By Kristen Haunss
NEW YORK, Sept 27 (LPC) - US Senator Elizabeth Warren expressed concerns about credit ratings, specifically those for loan securitizations, worried a top US regulator is not doing enough to ensure the independence of the process.
The Democratic presidential hopeful sent a letter Thursday to Securities and Exchange Commission (SEC) Chairman Jay Clayton urging the regulator to take immediate action to study a model that she says unduly incentivizes rating firms to assign better grades.
The issuer-pays model, in which financial institutions pay rating agencies for credit assessments of products they plan to sell, gives firms an incentive to assign better ratings, regardless of risk, so as not to lose business to competitors, Warren wrote.
The US$641bn US Collateralized Loan Obligation market – the largest buyers of leveraged loans, which companies rely on for financing – is a specific concern.
“These securitizations have helped enable increased leveraged loans that are generally poorly underwritten and include few protections for lenders and investors, which creates significant risk to the financial system and the American economy,” Warren wrote, noting that managers of most CLOs are no longer forced to hold retention previously required under the Dodd-Frank Act.
“It is deeply concerning that the SEC has not taken meaningful action to ensure that these securities are accurate and not unduly influenced by conflicts of interest.”
The SEC has missed the opportunity to regulate ratings firms under the authority given by Dodd-Frank, she wrote, years after the credit crisis when ratings were assigned that were said to not accurately reflect risk.
Warren asked Clayton to respond by October 18 to a series of questions including whether the SEC is looking to recommend a business model beyond issuer-pays and what resources does the regulator need to implement the Dodd-Frank reforms for the ratings industry.
Years of low interest rates coupled with growing demand for floating-rate loans saw the US leveraged loan market more than double in size since the credit crisis to top US$1.2trn in assets, allowing companies to borrow increasingly higher levels of debt compared to their earnings while offering fewer lender protections in return.
The boom was buttressed by the US CLO market, which performed well during the crisis, with a record US$128.1bn of the funds arranged in the US in 2018, according to LPC Collateral data.
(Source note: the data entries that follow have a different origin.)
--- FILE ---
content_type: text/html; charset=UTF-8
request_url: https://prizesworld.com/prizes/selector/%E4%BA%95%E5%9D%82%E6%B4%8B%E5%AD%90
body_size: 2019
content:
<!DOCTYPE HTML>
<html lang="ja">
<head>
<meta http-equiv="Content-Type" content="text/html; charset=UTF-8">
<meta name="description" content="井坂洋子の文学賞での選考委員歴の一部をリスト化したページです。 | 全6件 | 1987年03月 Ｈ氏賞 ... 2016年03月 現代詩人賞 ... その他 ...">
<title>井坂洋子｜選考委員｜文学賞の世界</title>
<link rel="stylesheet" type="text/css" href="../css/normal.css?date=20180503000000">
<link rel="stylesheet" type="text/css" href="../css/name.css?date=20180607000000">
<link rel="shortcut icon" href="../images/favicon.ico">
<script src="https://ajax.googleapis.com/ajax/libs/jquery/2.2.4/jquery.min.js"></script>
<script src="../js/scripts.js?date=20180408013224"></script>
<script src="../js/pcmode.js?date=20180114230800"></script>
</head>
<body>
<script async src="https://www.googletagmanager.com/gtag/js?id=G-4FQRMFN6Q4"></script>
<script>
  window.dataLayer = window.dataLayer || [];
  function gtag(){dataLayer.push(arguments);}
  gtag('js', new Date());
About US$88bn of US CLOs has been raised this year.
Last year Warren expressed similar concerns about “growing risks” in the leveraged lending and CLO markets.
“I am concerned that the large leveraged lending market exhibits many of the characteristics of the pre-2008 subprime mortgage market,” she wrote in a November 14 letter to regulators. “Many of the loans are securitized and sold to investors, spreading the risk of default throughout the system and allowing the loan originators to pass the risk of poor underwriting on to investors.”
She asked Clayton in that letter whether as part of his supervision of Nationally Recognized Statistical Ratings Organizations (NRSROs), he had found any evidence that ratings of loans or CLOs lacked accuracy or were unduly influenced by conflicts of interest.